* **What needs to be done**
Rewrite the lines of the records from the start through the line containing "111L92 98L70 35L35", inclusive, replacing each occurrence of "mask_svg" with "mask_path" and leaving everything else unchanged.

* **Task data**
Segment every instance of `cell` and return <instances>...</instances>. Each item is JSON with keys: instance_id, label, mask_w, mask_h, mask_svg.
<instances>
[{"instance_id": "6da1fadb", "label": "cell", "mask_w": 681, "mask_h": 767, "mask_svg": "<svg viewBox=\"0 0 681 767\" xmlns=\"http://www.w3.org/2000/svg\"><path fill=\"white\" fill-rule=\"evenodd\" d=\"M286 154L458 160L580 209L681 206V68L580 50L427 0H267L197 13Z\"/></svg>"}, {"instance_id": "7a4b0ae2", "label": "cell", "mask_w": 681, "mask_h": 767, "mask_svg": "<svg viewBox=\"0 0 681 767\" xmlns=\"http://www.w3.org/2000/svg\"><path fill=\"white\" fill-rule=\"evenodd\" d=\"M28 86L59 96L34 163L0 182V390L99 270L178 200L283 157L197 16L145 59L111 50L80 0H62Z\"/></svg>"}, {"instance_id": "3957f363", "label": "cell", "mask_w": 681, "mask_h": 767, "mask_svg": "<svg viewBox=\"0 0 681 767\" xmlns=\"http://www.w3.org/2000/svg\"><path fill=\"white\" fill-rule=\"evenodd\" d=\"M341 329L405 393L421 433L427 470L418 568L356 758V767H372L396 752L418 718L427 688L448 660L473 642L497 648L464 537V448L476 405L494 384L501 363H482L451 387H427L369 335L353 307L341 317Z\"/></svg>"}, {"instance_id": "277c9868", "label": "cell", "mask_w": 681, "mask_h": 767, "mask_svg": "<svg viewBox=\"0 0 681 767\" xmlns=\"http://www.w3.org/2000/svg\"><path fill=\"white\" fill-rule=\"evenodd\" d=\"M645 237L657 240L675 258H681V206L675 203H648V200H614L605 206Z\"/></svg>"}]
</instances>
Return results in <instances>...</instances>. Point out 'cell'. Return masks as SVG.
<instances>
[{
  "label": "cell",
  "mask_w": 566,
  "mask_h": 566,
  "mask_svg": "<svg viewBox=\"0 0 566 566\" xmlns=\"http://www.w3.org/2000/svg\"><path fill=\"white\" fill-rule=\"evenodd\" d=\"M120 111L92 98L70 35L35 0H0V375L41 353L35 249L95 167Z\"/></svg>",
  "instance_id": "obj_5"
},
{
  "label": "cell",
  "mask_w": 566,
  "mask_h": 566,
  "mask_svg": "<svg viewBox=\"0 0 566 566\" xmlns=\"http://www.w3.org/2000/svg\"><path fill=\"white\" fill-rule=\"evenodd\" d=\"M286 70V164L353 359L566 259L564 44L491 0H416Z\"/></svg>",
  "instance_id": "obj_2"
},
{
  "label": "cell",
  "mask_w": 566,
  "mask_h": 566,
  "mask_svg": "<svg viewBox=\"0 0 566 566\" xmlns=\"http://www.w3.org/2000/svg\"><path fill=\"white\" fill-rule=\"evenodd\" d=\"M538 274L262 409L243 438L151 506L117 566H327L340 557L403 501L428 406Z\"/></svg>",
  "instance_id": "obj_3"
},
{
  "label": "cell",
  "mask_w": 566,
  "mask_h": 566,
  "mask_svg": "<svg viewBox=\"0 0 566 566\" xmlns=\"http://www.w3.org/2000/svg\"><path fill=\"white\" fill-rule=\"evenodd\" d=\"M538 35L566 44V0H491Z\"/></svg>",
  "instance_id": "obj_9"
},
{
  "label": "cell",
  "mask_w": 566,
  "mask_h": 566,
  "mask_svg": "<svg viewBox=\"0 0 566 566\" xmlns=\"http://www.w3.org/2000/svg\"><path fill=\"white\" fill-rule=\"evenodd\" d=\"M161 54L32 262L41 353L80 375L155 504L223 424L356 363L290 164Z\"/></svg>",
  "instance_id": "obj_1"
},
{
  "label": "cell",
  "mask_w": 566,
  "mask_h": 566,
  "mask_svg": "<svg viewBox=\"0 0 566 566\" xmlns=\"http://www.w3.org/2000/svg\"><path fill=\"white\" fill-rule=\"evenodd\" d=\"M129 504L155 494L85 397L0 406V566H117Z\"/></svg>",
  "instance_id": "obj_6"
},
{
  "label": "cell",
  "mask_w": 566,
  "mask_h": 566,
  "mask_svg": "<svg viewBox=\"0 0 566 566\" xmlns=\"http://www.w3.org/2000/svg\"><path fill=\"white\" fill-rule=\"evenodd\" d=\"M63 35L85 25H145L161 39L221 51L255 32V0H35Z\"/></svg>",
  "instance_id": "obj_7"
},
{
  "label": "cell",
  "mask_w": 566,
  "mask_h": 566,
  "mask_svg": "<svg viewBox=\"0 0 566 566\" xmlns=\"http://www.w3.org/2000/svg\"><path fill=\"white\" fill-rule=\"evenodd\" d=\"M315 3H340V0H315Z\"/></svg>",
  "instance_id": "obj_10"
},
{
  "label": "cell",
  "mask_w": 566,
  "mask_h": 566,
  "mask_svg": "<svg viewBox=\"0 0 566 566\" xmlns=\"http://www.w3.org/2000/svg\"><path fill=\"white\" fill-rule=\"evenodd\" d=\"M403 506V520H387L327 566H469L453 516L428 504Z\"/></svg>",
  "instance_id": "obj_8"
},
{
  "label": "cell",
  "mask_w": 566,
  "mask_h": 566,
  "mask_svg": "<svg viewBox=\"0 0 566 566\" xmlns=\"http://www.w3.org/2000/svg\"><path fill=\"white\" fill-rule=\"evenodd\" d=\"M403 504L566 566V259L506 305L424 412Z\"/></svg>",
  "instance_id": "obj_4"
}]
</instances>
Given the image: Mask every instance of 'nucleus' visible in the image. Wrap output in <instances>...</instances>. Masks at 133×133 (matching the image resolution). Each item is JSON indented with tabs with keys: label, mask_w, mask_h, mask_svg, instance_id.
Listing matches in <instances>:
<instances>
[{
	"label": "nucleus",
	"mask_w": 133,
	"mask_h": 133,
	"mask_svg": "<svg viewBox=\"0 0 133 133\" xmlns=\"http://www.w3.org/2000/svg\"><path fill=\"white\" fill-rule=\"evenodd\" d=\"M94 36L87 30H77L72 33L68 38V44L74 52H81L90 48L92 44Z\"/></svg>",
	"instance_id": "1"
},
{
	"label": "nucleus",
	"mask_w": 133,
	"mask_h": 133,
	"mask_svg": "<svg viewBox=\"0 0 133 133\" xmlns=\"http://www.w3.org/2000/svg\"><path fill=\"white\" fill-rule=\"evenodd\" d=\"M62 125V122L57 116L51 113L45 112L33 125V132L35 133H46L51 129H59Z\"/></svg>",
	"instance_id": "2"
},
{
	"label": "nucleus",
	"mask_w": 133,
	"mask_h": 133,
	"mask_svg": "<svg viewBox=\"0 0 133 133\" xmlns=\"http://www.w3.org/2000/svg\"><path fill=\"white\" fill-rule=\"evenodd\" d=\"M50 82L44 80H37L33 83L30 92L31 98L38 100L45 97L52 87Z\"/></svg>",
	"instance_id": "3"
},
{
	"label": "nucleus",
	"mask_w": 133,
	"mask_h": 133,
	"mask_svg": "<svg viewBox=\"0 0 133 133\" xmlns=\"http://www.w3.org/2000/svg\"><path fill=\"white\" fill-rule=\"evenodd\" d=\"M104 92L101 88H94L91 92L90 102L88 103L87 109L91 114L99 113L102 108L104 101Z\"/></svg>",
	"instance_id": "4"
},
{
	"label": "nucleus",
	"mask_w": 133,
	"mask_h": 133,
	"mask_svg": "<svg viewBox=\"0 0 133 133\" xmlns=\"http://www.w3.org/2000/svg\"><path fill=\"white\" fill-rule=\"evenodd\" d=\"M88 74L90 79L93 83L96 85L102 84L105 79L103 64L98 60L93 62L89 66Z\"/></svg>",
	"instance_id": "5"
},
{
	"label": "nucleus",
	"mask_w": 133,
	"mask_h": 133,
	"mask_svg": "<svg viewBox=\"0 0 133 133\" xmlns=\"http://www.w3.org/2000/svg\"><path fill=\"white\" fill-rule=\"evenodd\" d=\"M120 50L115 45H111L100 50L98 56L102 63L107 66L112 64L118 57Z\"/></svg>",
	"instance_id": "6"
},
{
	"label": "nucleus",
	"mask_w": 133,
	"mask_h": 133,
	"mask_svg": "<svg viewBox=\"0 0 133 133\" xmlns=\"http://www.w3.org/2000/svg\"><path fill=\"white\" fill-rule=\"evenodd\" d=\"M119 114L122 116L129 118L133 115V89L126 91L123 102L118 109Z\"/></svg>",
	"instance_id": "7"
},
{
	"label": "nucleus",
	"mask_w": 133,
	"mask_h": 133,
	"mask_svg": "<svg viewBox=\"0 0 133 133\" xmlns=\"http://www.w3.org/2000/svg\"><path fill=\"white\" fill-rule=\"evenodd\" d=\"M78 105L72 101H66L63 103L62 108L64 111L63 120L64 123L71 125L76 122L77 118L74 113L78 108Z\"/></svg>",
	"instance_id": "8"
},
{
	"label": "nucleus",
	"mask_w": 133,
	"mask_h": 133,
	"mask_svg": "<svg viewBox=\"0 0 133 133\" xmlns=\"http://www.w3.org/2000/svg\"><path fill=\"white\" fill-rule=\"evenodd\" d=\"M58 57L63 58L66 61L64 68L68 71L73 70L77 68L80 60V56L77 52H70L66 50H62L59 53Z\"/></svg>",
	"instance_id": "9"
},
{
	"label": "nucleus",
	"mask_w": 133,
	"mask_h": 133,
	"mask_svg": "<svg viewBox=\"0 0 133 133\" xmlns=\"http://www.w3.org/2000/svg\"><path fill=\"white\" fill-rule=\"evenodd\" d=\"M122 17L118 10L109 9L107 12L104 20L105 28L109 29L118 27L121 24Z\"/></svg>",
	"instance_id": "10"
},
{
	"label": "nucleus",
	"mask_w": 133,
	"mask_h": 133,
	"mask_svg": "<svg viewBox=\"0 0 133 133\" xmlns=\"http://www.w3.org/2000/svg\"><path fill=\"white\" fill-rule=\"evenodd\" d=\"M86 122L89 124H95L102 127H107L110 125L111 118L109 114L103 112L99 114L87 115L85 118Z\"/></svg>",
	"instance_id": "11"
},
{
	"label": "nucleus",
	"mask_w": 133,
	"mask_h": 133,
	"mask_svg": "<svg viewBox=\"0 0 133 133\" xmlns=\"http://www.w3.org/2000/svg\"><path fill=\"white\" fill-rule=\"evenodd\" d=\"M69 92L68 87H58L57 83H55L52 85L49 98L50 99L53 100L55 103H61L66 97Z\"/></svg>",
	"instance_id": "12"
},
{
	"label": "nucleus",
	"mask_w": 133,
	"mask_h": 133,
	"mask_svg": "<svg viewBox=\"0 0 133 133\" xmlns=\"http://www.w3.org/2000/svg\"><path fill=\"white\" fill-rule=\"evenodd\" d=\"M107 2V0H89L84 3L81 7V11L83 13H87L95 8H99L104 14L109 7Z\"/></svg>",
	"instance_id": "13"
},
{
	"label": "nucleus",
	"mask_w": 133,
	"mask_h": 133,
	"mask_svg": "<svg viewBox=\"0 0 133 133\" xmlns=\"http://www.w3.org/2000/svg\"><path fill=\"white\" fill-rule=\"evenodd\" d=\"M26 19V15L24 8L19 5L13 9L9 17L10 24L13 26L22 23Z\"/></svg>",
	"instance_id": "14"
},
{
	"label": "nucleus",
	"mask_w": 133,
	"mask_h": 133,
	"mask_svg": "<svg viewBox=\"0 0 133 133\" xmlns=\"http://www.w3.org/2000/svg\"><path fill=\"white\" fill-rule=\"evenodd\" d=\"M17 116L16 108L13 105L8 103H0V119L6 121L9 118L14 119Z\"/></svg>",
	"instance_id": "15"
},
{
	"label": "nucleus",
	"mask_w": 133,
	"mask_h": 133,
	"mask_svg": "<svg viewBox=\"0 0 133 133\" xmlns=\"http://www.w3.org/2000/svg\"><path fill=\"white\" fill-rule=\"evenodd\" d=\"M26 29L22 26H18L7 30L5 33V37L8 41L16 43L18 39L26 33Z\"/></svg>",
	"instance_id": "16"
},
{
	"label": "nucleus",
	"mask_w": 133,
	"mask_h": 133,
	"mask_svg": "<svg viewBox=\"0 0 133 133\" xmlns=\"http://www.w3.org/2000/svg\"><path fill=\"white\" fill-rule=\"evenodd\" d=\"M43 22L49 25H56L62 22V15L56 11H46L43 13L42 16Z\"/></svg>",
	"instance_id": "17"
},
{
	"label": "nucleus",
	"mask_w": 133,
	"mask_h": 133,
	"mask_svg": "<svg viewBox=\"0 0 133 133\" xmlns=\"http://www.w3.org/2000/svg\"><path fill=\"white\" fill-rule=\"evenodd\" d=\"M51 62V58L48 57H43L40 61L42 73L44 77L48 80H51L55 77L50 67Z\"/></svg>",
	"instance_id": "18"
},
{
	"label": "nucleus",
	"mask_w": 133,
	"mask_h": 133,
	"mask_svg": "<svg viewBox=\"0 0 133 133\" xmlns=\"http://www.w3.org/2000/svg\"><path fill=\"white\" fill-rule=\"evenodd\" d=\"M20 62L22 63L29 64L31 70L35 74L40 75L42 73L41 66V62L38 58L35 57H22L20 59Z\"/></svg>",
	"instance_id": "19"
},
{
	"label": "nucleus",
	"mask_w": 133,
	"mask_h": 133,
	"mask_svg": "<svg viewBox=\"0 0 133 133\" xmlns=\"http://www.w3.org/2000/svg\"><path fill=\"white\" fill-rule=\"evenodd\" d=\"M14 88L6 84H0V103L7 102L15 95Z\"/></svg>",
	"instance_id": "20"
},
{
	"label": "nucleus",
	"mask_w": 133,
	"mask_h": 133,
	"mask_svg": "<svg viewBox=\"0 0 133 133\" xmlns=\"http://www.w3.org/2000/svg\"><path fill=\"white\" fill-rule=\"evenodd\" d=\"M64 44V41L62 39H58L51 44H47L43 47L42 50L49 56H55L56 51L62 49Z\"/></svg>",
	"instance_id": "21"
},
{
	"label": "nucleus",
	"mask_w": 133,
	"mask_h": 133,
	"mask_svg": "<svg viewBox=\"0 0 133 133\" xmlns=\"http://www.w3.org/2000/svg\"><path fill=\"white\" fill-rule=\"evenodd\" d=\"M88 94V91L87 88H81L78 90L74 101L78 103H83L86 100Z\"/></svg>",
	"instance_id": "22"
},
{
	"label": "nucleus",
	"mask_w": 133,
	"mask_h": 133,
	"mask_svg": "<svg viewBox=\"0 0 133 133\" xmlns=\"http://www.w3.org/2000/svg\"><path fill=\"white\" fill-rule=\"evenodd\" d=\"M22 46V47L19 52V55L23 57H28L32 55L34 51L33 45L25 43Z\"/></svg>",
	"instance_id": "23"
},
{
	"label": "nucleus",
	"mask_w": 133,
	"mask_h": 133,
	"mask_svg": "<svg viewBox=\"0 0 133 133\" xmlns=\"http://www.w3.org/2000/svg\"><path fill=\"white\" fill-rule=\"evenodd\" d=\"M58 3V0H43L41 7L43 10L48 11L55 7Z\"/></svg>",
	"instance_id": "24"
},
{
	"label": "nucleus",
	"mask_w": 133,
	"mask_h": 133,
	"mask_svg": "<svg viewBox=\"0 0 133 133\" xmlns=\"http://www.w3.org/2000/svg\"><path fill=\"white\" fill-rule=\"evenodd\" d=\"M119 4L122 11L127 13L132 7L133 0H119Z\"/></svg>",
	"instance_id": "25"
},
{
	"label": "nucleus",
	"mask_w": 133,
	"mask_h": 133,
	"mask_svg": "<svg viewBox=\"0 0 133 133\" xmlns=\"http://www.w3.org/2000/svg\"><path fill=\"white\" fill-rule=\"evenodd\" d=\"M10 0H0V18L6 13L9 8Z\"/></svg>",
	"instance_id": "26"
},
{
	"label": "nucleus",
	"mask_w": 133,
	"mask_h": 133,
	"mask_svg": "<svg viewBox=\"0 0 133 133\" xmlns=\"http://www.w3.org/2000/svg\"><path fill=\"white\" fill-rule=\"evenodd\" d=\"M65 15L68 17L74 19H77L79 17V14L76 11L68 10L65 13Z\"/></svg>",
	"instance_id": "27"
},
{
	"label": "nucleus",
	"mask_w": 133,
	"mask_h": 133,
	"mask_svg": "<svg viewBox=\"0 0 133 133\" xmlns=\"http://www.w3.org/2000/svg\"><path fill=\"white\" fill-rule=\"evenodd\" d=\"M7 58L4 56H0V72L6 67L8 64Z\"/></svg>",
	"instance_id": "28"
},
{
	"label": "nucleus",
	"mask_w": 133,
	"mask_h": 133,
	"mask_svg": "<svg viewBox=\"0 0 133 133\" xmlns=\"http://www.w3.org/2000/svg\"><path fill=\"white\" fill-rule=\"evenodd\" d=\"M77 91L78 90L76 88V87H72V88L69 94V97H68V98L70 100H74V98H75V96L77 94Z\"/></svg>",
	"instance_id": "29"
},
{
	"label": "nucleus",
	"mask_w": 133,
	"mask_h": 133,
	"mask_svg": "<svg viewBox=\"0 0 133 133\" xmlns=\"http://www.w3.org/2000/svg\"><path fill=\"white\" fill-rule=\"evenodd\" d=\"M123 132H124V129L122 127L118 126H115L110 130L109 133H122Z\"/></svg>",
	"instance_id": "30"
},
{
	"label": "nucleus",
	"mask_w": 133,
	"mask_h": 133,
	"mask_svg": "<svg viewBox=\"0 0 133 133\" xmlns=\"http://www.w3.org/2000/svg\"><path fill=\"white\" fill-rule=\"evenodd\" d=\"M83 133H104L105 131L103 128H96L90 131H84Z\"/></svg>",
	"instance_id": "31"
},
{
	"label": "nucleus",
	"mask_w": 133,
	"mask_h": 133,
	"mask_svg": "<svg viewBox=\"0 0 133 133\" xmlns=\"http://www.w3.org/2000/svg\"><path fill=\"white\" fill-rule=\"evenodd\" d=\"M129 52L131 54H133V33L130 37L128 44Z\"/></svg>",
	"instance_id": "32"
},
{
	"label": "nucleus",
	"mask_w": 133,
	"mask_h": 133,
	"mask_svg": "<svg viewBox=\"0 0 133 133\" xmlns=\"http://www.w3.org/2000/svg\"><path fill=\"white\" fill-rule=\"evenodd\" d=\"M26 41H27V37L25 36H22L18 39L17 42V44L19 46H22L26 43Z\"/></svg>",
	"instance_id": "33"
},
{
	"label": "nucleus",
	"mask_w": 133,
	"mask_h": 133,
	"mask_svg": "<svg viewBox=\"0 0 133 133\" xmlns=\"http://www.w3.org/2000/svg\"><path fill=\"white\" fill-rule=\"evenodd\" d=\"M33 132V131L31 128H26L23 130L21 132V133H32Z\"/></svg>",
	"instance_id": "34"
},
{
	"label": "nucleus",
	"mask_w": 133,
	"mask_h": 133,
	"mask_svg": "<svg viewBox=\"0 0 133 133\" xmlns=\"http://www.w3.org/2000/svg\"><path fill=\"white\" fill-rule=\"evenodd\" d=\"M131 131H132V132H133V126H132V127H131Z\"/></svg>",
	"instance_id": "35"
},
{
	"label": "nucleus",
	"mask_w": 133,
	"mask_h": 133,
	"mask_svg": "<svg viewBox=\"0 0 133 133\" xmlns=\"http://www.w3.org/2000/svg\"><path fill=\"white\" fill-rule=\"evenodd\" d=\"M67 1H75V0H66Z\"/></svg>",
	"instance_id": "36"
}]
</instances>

* **Written answer**
Segment every instance of `cell` and return <instances>...</instances>. Each item is JSON with keys: instance_id, label, mask_w, mask_h, mask_path.
<instances>
[{"instance_id": "6da1fadb", "label": "cell", "mask_w": 681, "mask_h": 767, "mask_path": "<svg viewBox=\"0 0 681 767\" xmlns=\"http://www.w3.org/2000/svg\"><path fill=\"white\" fill-rule=\"evenodd\" d=\"M286 154L458 160L580 209L681 206V68L580 50L427 0H267L197 13Z\"/></svg>"}, {"instance_id": "7a4b0ae2", "label": "cell", "mask_w": 681, "mask_h": 767, "mask_path": "<svg viewBox=\"0 0 681 767\" xmlns=\"http://www.w3.org/2000/svg\"><path fill=\"white\" fill-rule=\"evenodd\" d=\"M28 86L59 96L34 163L0 182V390L99 270L178 200L283 157L197 16L145 59L111 50L80 0H62Z\"/></svg>"}, {"instance_id": "3957f363", "label": "cell", "mask_w": 681, "mask_h": 767, "mask_path": "<svg viewBox=\"0 0 681 767\" xmlns=\"http://www.w3.org/2000/svg\"><path fill=\"white\" fill-rule=\"evenodd\" d=\"M341 329L405 393L421 433L427 470L418 568L356 758V767H372L396 752L418 718L427 688L448 660L473 642L497 648L464 537V448L476 405L494 384L501 363H482L451 387H427L369 335L353 307L341 317Z\"/></svg>"}, {"instance_id": "277c9868", "label": "cell", "mask_w": 681, "mask_h": 767, "mask_path": "<svg viewBox=\"0 0 681 767\" xmlns=\"http://www.w3.org/2000/svg\"><path fill=\"white\" fill-rule=\"evenodd\" d=\"M645 237L657 240L675 258H681V206L675 203H648V200H614L605 206Z\"/></svg>"}]
</instances>
Return results in <instances>...</instances>. Point out 'cell'. Return masks as SVG.
<instances>
[{
  "label": "cell",
  "mask_w": 566,
  "mask_h": 566,
  "mask_path": "<svg viewBox=\"0 0 566 566\" xmlns=\"http://www.w3.org/2000/svg\"><path fill=\"white\" fill-rule=\"evenodd\" d=\"M120 111L92 98L70 35L35 0H0V375L41 353L35 249L95 167Z\"/></svg>",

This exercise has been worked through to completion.